◆ Materials provided ◆
--- START ---

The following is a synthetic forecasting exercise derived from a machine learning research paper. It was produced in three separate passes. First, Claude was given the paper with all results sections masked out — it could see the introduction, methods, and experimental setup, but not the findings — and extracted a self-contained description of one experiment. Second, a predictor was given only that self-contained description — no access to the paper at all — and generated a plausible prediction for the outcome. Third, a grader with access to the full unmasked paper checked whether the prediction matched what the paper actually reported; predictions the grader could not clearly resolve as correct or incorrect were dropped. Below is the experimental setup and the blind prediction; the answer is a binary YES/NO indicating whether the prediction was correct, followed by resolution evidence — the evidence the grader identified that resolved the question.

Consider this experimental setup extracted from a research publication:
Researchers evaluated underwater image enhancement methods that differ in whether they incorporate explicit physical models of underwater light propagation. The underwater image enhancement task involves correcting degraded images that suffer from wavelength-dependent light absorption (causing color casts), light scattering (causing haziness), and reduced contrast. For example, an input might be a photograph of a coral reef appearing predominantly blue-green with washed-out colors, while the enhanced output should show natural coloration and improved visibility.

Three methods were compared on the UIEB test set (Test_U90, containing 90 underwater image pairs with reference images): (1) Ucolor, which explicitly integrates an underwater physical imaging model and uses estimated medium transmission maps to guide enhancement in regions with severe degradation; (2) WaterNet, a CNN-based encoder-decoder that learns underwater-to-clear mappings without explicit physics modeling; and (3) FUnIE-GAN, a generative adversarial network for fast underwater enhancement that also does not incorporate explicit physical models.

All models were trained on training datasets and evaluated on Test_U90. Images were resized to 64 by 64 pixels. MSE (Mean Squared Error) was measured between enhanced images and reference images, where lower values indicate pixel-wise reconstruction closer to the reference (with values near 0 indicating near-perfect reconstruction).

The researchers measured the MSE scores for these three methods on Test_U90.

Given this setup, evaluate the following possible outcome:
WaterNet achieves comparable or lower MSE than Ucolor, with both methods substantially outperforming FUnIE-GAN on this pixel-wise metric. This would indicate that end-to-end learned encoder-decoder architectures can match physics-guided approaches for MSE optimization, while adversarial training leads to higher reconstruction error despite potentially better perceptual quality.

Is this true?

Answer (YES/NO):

--- END ---

Exactly reproduce the lines from the one containing "Given this setup, evaluate" through the end of the records, and only those lines.

Given this setup, evaluate the following possible outcome:
WaterNet achieves comparable or lower MSE than Ucolor, with both methods substantially outperforming FUnIE-GAN on this pixel-wise metric. This would indicate that end-to-end learned encoder-decoder architectures can match physics-guided approaches for MSE optimization, while adversarial training leads to higher reconstruction error despite potentially better perceptual quality.

Is this true?

Answer (YES/NO):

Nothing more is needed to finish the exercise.